Since we chose the source term so that the exact solution is \(u(x,y) = \sin(\pi x)\sin(\pi y)\), we can compute the pointwise error and assess the accuracy of the numerical method.

[11]:
error = np.abs(u - u_exact)

print(f"Maximum absolute error: {error.max():.6e}")
print(f"Mean absolute error:    {error.mean():.6e}")
print(f"RMS error:              {np.sqrt(np.mean(error**2)):.6e}")
Maximum absolute error: 2.072500e-07
Mean absolute error:    9.678488e-08
RMS error:              1.126877e-07

Error Distribution

[12]:
fig, axes = plt.subplots(1, 3, figsize=(18, 5))

# Panel 1: Numerical solution
levels_u = np.linspace(u.min(), u.max(), 30)
cf0 = axes[0].contourf(X, Y, u, levels=levels_u, cmap="viridis")
fig.colorbar(cf0, ax=axes[0], label="u")
axes[0].set_title("Numerical Solution")
axes[0].set_xlabel("x")
axes[0].set_ylabel("y")
axes[0].set_aspect("equal")

# Panel 2: Analytical solution
cf1 = axes[1].contourf(X, Y, u_exact, levels=levels_u, cmap="viridis")
fig.colorbar(cf1, ax=axes[1], label="u")
axes[1].set_title("Analytical Solution")
axes[1].set_xlabel("x")
axes[1].set_ylabel("y")
axes[1].set_aspect("equal")

# Panel 3: Absolute error
levels_err = np.linspace(0, error.max(), 30)
cf2 = axes[2].contourf(X, Y, error, levels=levels_err, cmap="hot_r")
fig.colorbar(cf2, ax=axes[2], label="|error|")
axes[2].set_title("Absolute Error")
axes[2].set_xlabel("x")
axes[2].set_ylabel("y")
axes[2].set_aspect("equal")

plt.suptitle("Numerical vs. Analytical Solution", fontsize=14, y=1.02)
plt.tight_layout()
plt.show()
../_images/examples_poisson-equation-2d_24_0.png

Conclusion

We have solved the 2D Poisson equation on the unit square using numgrids to construct the discrete Laplacian operator and apply Dirichlet boundary conditions. The approach is straightforward:

  1. Define the grid – create coordinate axes and assemble them into a Grid object.

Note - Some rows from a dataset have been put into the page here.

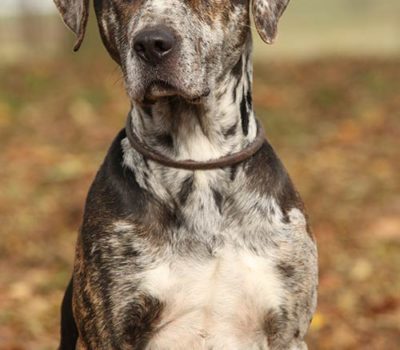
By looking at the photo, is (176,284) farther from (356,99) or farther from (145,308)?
(356,99)

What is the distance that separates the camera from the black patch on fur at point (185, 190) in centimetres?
407

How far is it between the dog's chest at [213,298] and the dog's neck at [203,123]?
0.48m

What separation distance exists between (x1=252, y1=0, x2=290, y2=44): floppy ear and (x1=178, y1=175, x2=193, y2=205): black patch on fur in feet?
2.35

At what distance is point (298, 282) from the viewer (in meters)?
4.07

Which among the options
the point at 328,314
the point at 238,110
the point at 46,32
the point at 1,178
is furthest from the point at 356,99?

  2. Build the operator – use Diff(grid, order, axis).as_matrix() to obtain sparse differentiation matrices and combine them into the Laplacian.

  3. Apply boundary conditions – use DirichletBC and apply_bcs to modify the linear system.

  4. Solve – use a standard sparse solver from SciPy.

The numerical solution closely matches the analytical result \(u(x,y) = \sin(\pi x)\sin(\pi y)\), with the error being largest near the center of the domain where the solution varies most rapidly. Increasing the number of grid points would further reduce the discretization error.